The offer of talks from Washington came days before a February 21 deadline when Iran had said it would bar international inspectors from visiting undeclared nuclear facilities and conducting unannounced inspections of nuclear sites. It was not clear whether China and Russia would want to join negotiations if they were to take place. Both countries had developed close economic and military relations with Iran. China did not observe the embargo on purchasing oil gas from Tehran and has found a way to bypass the ban on using Western banks to finance trade with Iran. It was crucial to the international community’s confidence that Iran was not rapidly reconstituting its ability to make a weapon. There was growing circumstantial evidence, much of it provided by Israeli intelligence, that the country never fully disclosed the sites in its nuclear programme.

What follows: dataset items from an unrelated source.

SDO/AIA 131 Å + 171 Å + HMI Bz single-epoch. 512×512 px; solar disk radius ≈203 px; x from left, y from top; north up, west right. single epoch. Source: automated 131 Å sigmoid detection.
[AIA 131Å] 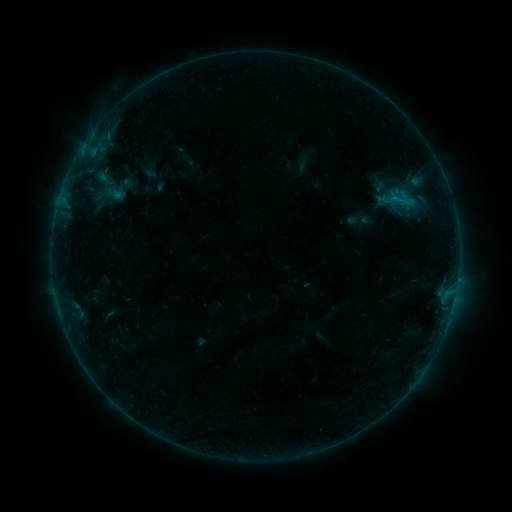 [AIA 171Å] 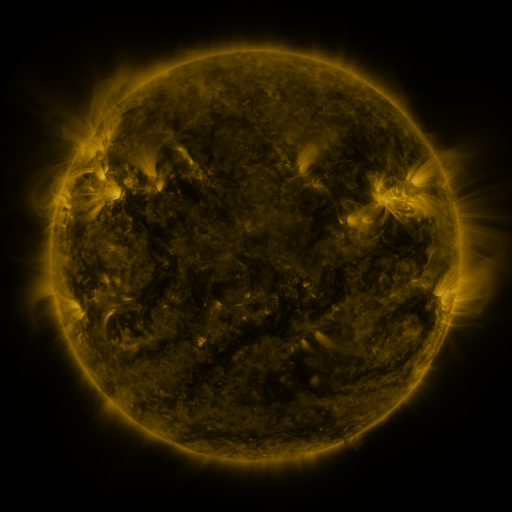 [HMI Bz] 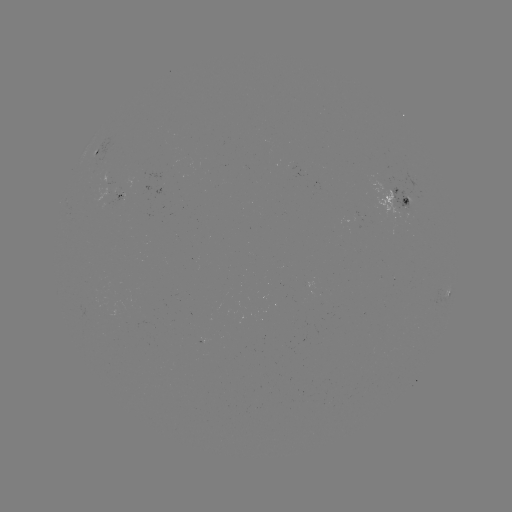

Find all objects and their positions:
sigmoid: (122, 189)
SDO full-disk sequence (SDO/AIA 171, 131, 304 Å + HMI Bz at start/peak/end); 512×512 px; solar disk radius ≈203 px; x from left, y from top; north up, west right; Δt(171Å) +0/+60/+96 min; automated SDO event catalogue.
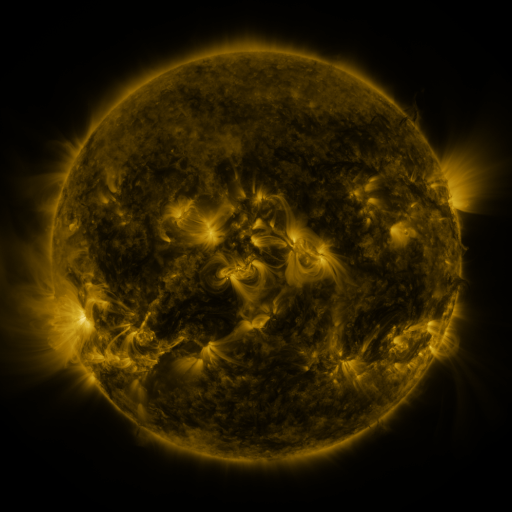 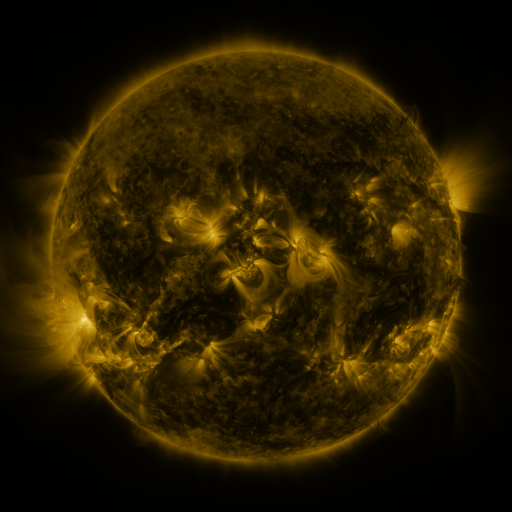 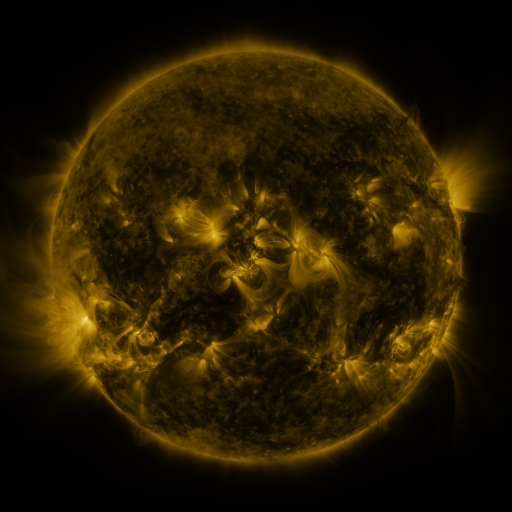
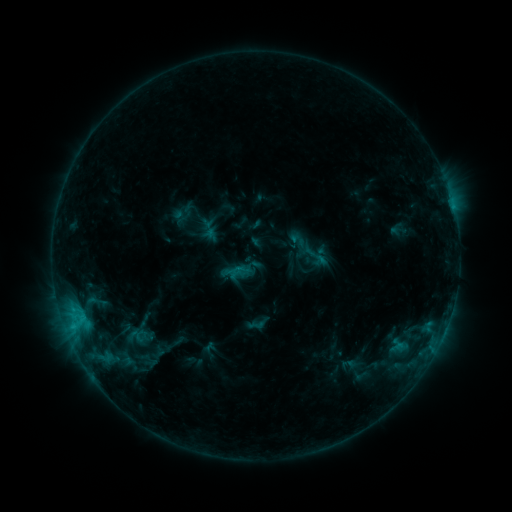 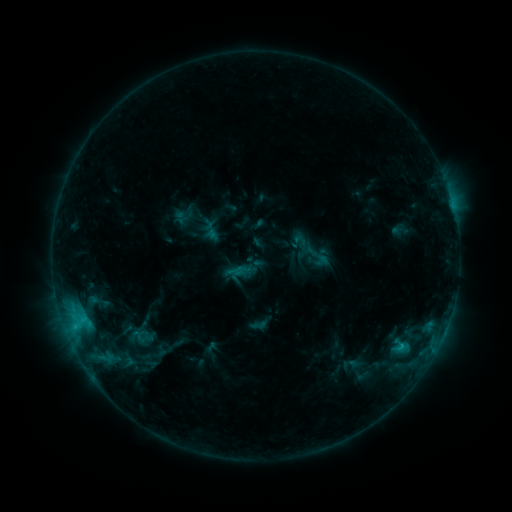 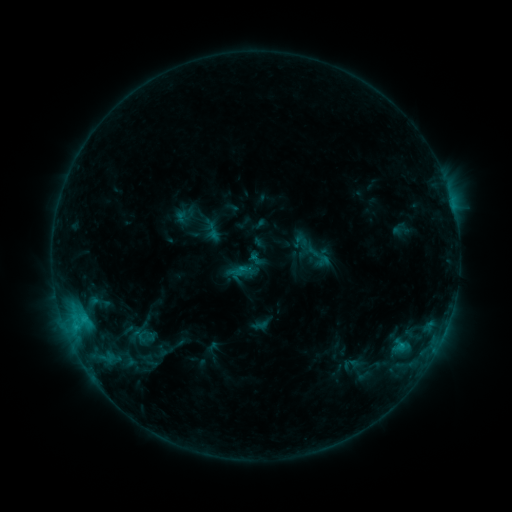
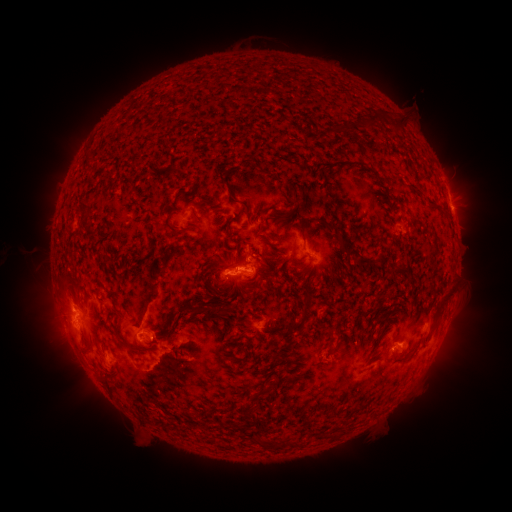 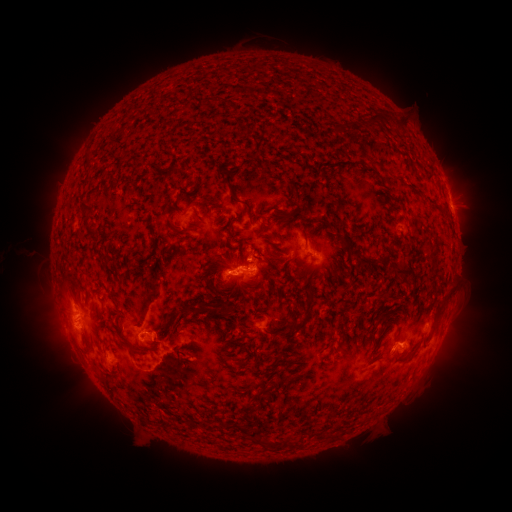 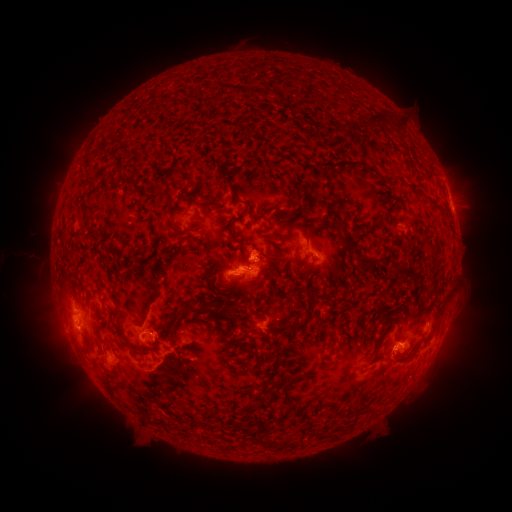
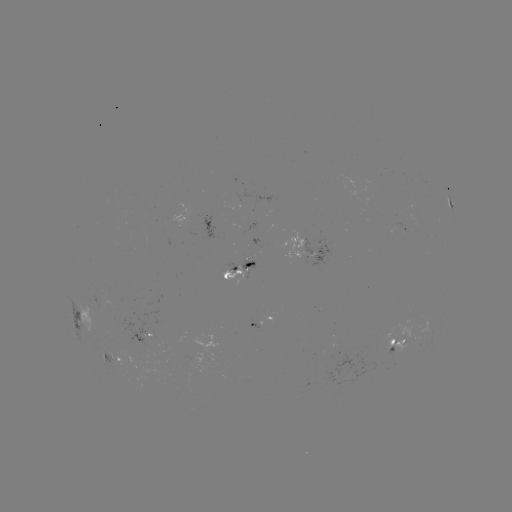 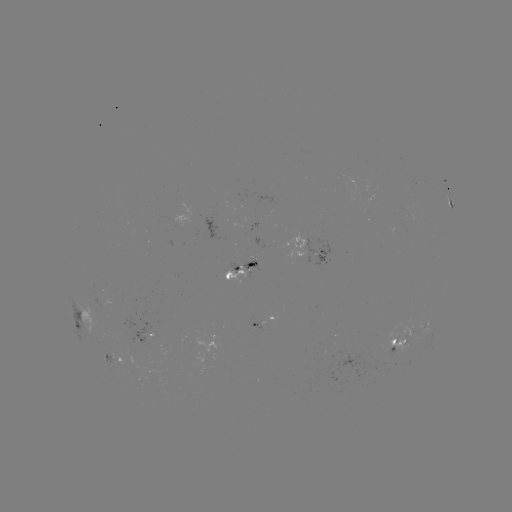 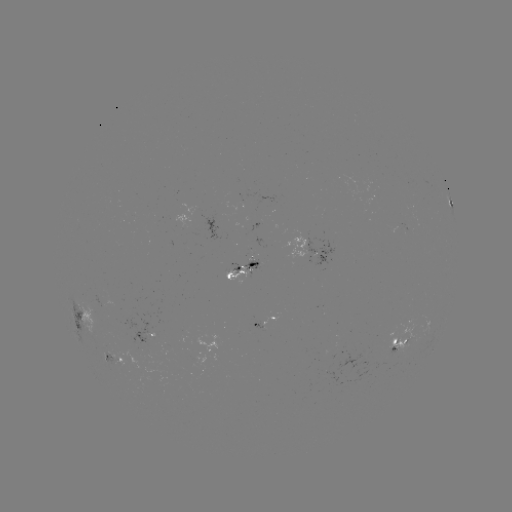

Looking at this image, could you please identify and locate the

The liberal community in the US was in favour of the Biden administration approaching Iran. “Diplomacy with Iran Deserves Another Try”, David Ignatius headlined one of his columns for The Washington Post written while he was travelling with General Frank McKenzie, who commanded the US forces in the Middle East and parts of South Asia. According to the general, “any agreement that we can get that would limit nuclear proliferation is a good thing.” However, on February 28, Iran rejected the US offer saying that time was not ripe to hold such talks. The US had complicated policymaking in Tehran by sending its bombers to strike a border-crossing station in eastern Syria used by the Iranian-backed Iraqi militias, including Kataib Hezbollah and Kataib Al Shuhada. The operation followed a deadly attack on a location that housed US personnel in Iraq that American officials attributed to Iranian-linked groups. This was the first Middle East military operation by the Biden administration.
Published in The Express Tribune, March 8th, 2021.